FOR SOMEONE SO PREOCCUPIED WITH AGing and loneliness, Crystal doesn't have to worry about either. Offstage, he cuts a youthful figure in his uniform of jeans and T shirts, with his impish face and wiry, still athletic build (in high school he won two letters in baseball and one each in basketball and soccer). With the success of his movies, particularly the box-office smashes Harry and City Slickers, he may never have to go back on the road, which he found unbearably lonely. "There's a scene in Mr. Saturday Night where Buddy is having dinner with his wife in the hotel bathroom, the toilet seat covered with white linen and crystal, while the baby sleeps in the next room. That's Janice and me." When the girls got older and Janice couldn't go along, he would drive all night to get back home. "Doing stand-up, you live for 8:05 p.m. The rest of the day is waiting. Some of my worst moments were being alone in the room and the phone at home is busy."
Playing Buddy Young put him face-to-face, literally, with his older self, at least for the 53 days he was in old-age makeup. The transformation was so complete that for Janice, who was with him on location for much of the shooting -- including the five hours each day getting into the makeup and the two hours getting out -- Buddy Young became as familiar as Billy. After he had finished another 20-hour day of filming at the boat pond in Manhattan's & Central Park, Janice came up behind him and protectively took one arm in hers and slipped the other around his shoulder.

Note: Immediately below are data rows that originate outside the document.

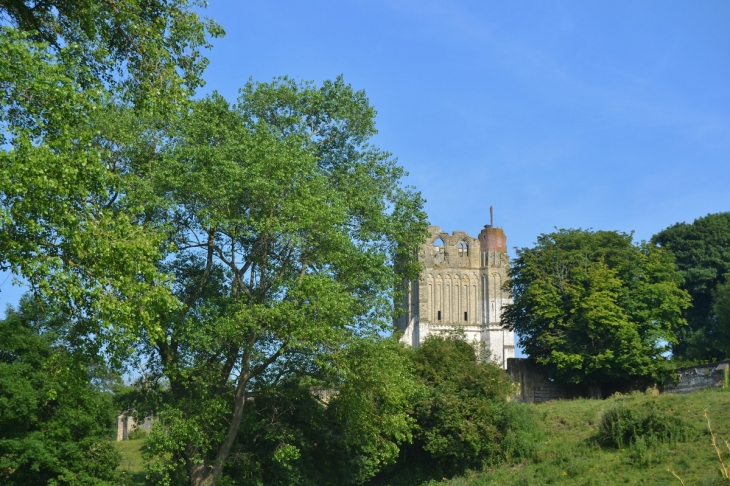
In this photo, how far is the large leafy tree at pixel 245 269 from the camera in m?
22.1

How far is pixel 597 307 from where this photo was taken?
A: 38.3 meters

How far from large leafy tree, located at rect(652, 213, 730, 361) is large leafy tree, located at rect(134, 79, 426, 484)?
99.9 feet

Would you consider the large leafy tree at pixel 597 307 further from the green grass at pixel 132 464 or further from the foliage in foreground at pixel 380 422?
the green grass at pixel 132 464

They looked for all the world like an old couple walking off into the sunset.
That's what Crystal wants now. "I'm on indefinite vacation," he swears. He putters in his garden tending the zucchini. He says he never used humor the way Buddy did, as a straight-arm to keep people away, but he admits he once had a craving, now banished, for "that extra hug you can only get from strangers." Not needing hugs and wanting to be known more for his movies than his stand-up skills have so far kept Crystal from agreeing to be the host of the Academy Awards for the fourth year in a row. "I love being Captain of Show Business for one night a year, but it is hard to keep doing it better," he says. Gilbert Cates, producer of the Oscars show, says Crystal is "brilliant at it, an absolute joy to work with, and a trouper. He did the show last year with the flu and a fever of 102." If Crystal does it, he makes Oscar history -- the only host eligible to win awards as Best Actor, Director, Writer and Producer. But if he doesn't win, there's always next year. He's considering City Slickers II.